Sport : Der Ergänzungsspieler

Verginella soll Alba bis Januar helfen – dann kommt Rödl

Benedikt Voigt

Berlin. Als Marko Verginella aus dem Kraftraum der Max-Schmeling-Halle kommt, sieht er in der Vorhalle den Polen Szymon Szewczyk ein Interview geben. „Hey, wie geht’s“, ruft der Slowene durch den Raum. Nicht, weil er unbedingt wissen will, wie sich sein neuer Mitspieler gerade fühlt. Er hätte das auch vorher fragen können, er hat ja gerade knapp zwei Stunden mit ihm trainiert. Nein, es macht Verginella Spaß, wieder ein bisschen Deutsch zu reden. Verginella ist bereits dabei, sich ins Team zu integrieren. Genau deshalb hat ihn Alba Berlin am Mittwoch bis Ende Januar 2004 verpflichtet.

„Er kommt hier nicht als Selbstdarsteller“, sagt Marko Baldi, „er weiß, was Teamsport bedeutet. Der Vizepräsident von Alba Berlin glaubt, in dem 2,03 Meter großen Flügelspieler die notwendige Ergänzung zum Kader gefunden zu haben. Am Sonntag (15 Uhr, Max-Schmeling–Halle) wird Verginella gegen die EWE Baskets Oldenburg zu seinem ersten Einsatz für Alba kommen. Er will mithelfen, gegen den Tabellenführer des ersten Spieltages Albas ersten Saisonsieg zu bewerkstelligen. Am Freitag erhielt der Slowene seine Freigabe, den medizinischen Test hat er bestanden.
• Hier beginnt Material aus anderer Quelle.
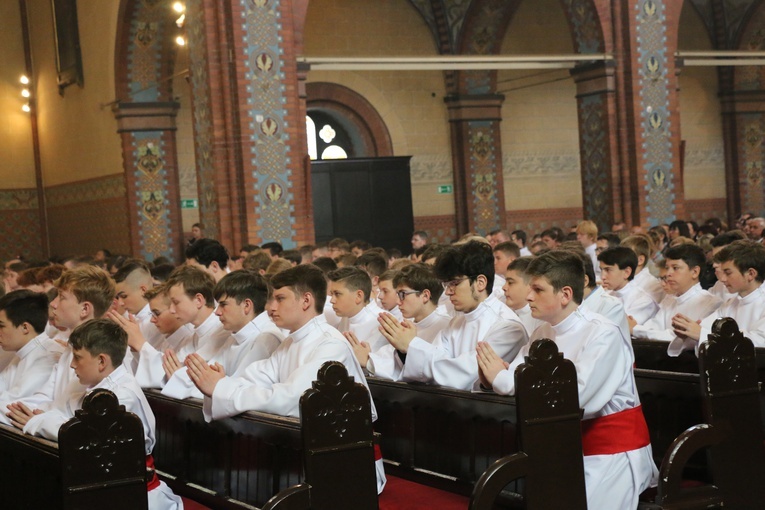 Ruda Śl.-Kochłowice. Ustanowienie ceremoniarzy i kandydatów na animatorów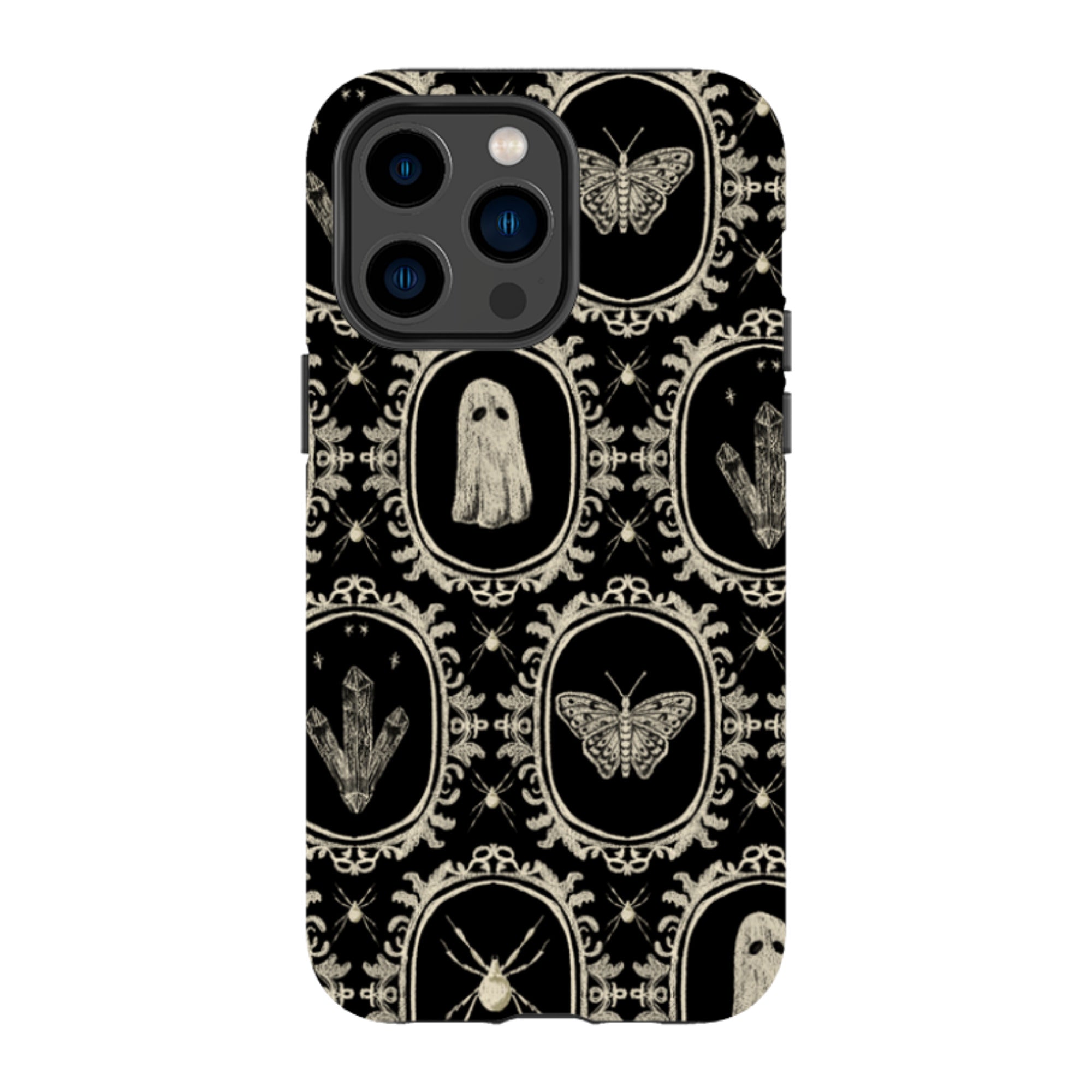 iPhone MagSafe Tough Case - Ghost By Abby Jacobs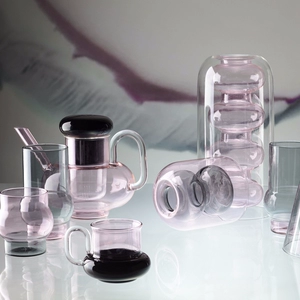 Британский Том Диксон Bump Series серия ручной порошковой стеклянной стеклян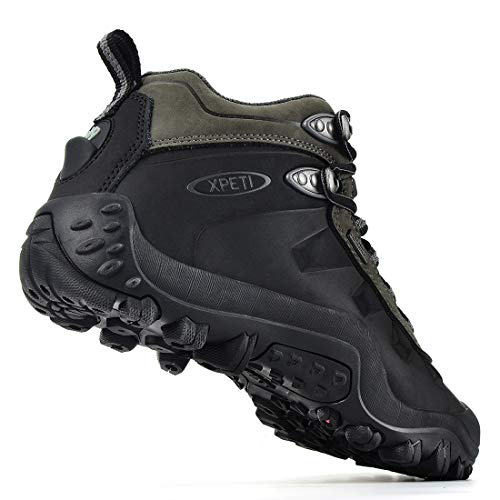 XPETI Men’s Highland Waterproof Leather Hiking Boot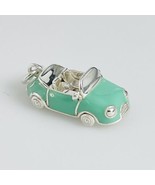 RARE Tiffany &amp; Co Convertible Car Charm or Pendant in Blue Enamel - £630.01 GBP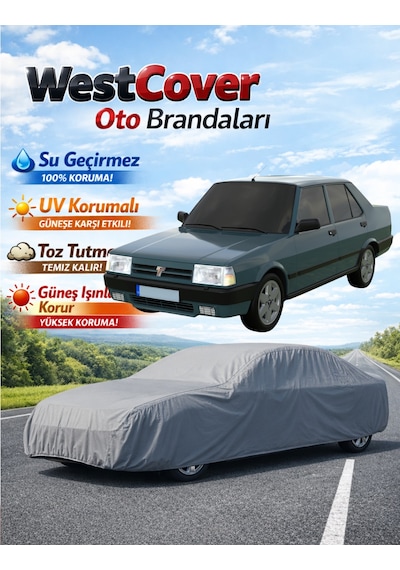 Tofaş Doğan Uyumlu Oto Branda,su Geçirmez Çadır,araba Brandası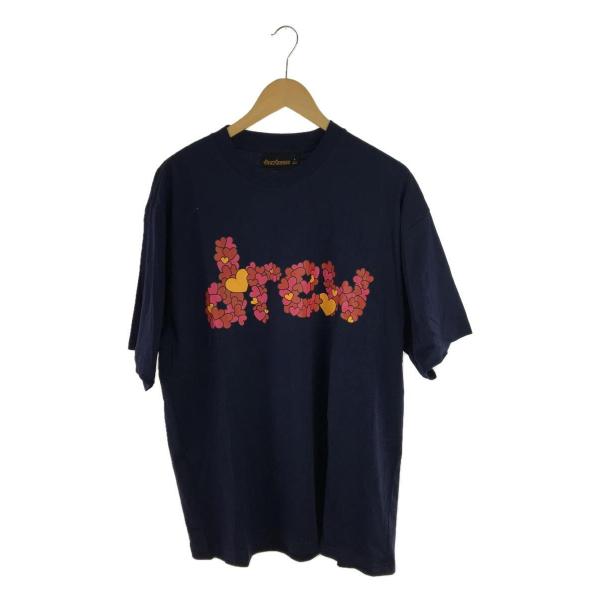 drew house◆love drew ss tee/L/NVY/DH-HJ2121-LODN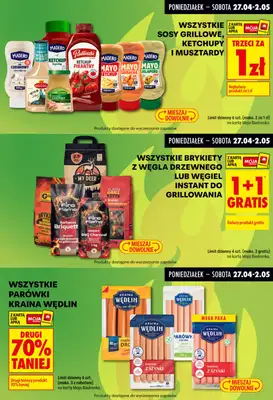 Biedronka - gazetka promocyjna Biedronkowe oszczędności od poniedziałku 27.04 do środy 29.04 - strona 8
Seit sich Guido Grünheid bei der Universiade einen Kreuzbandriss zuzog, war die Position eines langen Flügelspielers im Kader der Berliner vakant. „Verginella hat in der Schweiz eine gute Saison gespielt“, sagte Baldi. Beim BC Lugano erzielte der 25-Jährige zuletzt durchschnittlich 15,3 Punkte und holte 6,1 Rebounds. „Wobei man die Schweizer Liga nicht mit der deutschen Liga vergleichen kann“, sagt Baldi. Doch der Slowene spielte in der Saison 2001/2002 auch für Braunschweig, wo er durchschnittlich 13 Punkte erzielte. Er kennt die Bundesliga, was bei seiner Verpflichtung ein bedeutsamer Grund war.

In der vergangenen Saison hatte Alba unterschiedliche Erfahrungen mit späten Verpflichtungen gemacht. Da war der Aufbauspieler John Celestand, der sportlich nicht den Anschluss an die Mannschaft schaffte. Und da war Vladimir Petrovic, der sich schnell ins Team und in die Herzen der Fans spielte. Prompt stand Petrovic ganz oben auf der Liste der Spieler, mit denen Alba unbedingt den Vertrag verlängern wollte. Auch Verginella hofft, dass sein Gastspiel bei Alba über Januar hinausgehen wird. Doch dafür muss er sich schon sehr nachhaltig empfehlen: Im Januar soll Henrik Rödl wieder spielen können.